Data items:
-*-

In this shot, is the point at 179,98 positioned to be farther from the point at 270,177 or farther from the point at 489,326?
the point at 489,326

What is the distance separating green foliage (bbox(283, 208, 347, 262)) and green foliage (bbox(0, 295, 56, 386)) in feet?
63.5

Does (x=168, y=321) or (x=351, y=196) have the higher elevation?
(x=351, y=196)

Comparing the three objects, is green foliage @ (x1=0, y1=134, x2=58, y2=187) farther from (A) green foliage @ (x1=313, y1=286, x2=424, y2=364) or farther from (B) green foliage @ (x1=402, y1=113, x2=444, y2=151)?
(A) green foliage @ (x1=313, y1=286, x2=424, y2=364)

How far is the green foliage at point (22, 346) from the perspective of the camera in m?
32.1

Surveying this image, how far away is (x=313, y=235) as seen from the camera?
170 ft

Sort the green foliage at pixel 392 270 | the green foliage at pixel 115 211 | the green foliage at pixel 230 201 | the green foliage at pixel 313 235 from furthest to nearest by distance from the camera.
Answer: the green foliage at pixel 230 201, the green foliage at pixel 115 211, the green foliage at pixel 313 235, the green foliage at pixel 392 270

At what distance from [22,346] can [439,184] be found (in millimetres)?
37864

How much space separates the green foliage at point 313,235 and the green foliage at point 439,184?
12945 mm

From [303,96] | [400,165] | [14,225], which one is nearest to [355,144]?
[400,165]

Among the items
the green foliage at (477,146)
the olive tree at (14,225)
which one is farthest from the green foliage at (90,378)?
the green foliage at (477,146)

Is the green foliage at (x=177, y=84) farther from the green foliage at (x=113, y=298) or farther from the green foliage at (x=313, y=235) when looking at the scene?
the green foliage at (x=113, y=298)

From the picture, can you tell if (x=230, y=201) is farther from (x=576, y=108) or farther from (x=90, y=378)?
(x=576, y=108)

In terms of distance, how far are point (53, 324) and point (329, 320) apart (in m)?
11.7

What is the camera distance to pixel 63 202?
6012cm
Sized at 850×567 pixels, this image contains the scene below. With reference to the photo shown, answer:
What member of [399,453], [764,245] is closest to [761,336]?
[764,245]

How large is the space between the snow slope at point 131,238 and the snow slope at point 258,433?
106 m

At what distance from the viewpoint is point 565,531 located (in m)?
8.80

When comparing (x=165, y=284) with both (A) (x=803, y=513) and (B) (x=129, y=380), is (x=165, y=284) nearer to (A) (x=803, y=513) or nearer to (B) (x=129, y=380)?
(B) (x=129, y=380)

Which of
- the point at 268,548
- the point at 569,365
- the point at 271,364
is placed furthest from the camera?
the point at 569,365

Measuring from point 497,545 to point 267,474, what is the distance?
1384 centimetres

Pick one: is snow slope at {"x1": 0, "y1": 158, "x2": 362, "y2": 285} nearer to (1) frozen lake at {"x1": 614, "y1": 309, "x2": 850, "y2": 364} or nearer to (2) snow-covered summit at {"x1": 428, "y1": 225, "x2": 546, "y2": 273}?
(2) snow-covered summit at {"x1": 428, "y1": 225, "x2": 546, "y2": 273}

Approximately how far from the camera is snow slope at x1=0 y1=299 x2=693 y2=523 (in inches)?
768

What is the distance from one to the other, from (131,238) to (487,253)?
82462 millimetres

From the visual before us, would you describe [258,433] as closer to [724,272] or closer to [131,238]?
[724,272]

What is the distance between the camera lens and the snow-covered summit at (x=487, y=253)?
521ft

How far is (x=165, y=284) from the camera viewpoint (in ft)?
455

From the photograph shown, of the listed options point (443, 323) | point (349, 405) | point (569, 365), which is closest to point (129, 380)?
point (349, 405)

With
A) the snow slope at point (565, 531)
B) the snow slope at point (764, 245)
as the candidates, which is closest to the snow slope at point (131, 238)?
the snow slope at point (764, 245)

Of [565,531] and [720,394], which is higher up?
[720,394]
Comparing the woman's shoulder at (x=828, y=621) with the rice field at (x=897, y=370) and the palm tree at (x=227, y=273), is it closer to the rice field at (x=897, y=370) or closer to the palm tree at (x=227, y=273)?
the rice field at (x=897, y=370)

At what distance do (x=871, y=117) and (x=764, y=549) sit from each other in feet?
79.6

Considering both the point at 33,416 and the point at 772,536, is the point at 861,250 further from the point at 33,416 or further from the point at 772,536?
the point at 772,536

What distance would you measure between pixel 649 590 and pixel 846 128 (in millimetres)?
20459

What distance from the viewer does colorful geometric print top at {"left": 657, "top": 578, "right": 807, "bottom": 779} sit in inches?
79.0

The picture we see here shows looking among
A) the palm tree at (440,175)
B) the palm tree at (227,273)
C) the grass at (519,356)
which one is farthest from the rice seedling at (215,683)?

-*-

Please rewrite all the items above, changing "olive tree" to "fig tree" everywhere it appears and keeping everything else the same.

In this shot, is the point at 179,98 positioned to be farther from the point at 270,177 or farther from the point at 489,326?
the point at 489,326

What is the distance separating green foliage (bbox(283, 208, 347, 262)) and green foliage (bbox(0, 295, 56, 386)) in feet?
63.5

Does (x=168, y=321) or (x=351, y=196) have the higher elevation?
(x=351, y=196)

Comparing the three objects, is green foliage @ (x1=0, y1=134, x2=58, y2=187) farther from (A) green foliage @ (x1=313, y1=286, x2=424, y2=364) or farther from (B) green foliage @ (x1=402, y1=113, x2=444, y2=151)?
(A) green foliage @ (x1=313, y1=286, x2=424, y2=364)

How far is the green foliage at point (22, 346) from the perspective of the camera in m?
32.1

Surveying this image, how far away is (x=313, y=235) as seen from the camera?
170 ft

Sort the green foliage at pixel 392 270 | the green foliage at pixel 115 211 | the green foliage at pixel 230 201 | the green foliage at pixel 313 235 from furthest to nearest by distance from the camera.
Answer: the green foliage at pixel 230 201, the green foliage at pixel 115 211, the green foliage at pixel 313 235, the green foliage at pixel 392 270

At what distance from [22,346] can [439,184] be found (in millimetres)?
37864

How much space separates the green foliage at point 313,235 and the green foliage at point 439,184?
12945 mm

From [303,96] | [400,165] | [14,225], which one is nearest to [355,144]?
[400,165]

Among the items
the green foliage at (477,146)
the fig tree at (14,225)
which one is farthest from the green foliage at (90,378)?
the green foliage at (477,146)

Is the green foliage at (x=177, y=84) farther from the green foliage at (x=113, y=298) or farther from the green foliage at (x=313, y=235) when looking at the scene?
the green foliage at (x=113, y=298)

From the picture, can you tell if (x=230, y=201) is farther from (x=576, y=108) or farther from (x=90, y=378)?
(x=576, y=108)

In terms of distance, how far are point (53, 324) and point (329, 320) apart (in m)?
11.7

What is the camera distance to pixel 63 202?
6012cm
Sized at 850×567 pixels, this image contains the scene below. With reference to the photo shown, answer:
What member of [399,453], [764,245] is closest to [761,336]?
[764,245]

How large is the space between the snow slope at point 131,238 and the snow slope at point 258,433?
106 m

At what distance from the viewpoint is point 565,531 located (in m)?
8.80

When comparing (x=165, y=284) with both (A) (x=803, y=513) and (B) (x=129, y=380), is (x=165, y=284) nearer to (A) (x=803, y=513) or nearer to (B) (x=129, y=380)?
(B) (x=129, y=380)

Which of
- the point at 268,548
- the point at 569,365
- the point at 271,364
is placed furthest from the camera?
the point at 569,365

Measuring from point 497,545 to point 267,474, what is the distance?
1384 centimetres

Pick one: is snow slope at {"x1": 0, "y1": 158, "x2": 362, "y2": 285} nearer to (1) frozen lake at {"x1": 614, "y1": 309, "x2": 850, "y2": 364} or nearer to (2) snow-covered summit at {"x1": 428, "y1": 225, "x2": 546, "y2": 273}?
(2) snow-covered summit at {"x1": 428, "y1": 225, "x2": 546, "y2": 273}

Approximately how far from the camera is snow slope at x1=0 y1=299 x2=693 y2=523 (in inches)?
768

What is the distance from one to the other, from (131,238) to (487,253)?
82462 millimetres

From the visual before us, would you describe [258,433] as closer to [724,272] or closer to [131,238]?
[724,272]

What is the distance between the camera lens and the snow-covered summit at (x=487, y=253)?
521ft

How far is (x=165, y=284) from the camera viewpoint (in ft)?
455

From the photograph shown, of the listed options point (443, 323) | point (349, 405) | point (569, 365), which is closest to point (129, 380)?
point (349, 405)

With
A) the snow slope at point (565, 531)
B) the snow slope at point (764, 245)
as the candidates, which is closest to the snow slope at point (131, 238)?
the snow slope at point (764, 245)

Of [565,531] and [720,394], which is higher up?
[720,394]
Comparing the woman's shoulder at (x=828, y=621) with the rice field at (x=897, y=370) and the palm tree at (x=227, y=273), is it closer to the rice field at (x=897, y=370) or closer to the palm tree at (x=227, y=273)?
the rice field at (x=897, y=370)

At what distance do (x=871, y=117) and (x=764, y=549) sit from each other in feet?
79.6

Considering both the point at 33,416 and the point at 772,536, is the point at 861,250 further from the point at 33,416 or further from the point at 772,536?
the point at 772,536

What distance would you measure between pixel 649 590 and pixel 846 128 (in millimetres)?
20459

What distance from the viewer does colorful geometric print top at {"left": 657, "top": 578, "right": 807, "bottom": 779} sit in inches?
79.0

The picture we see here shows looking among
A) the palm tree at (440,175)
B) the palm tree at (227,273)
C) the grass at (519,356)
which one is farthest from the rice seedling at (215,683)?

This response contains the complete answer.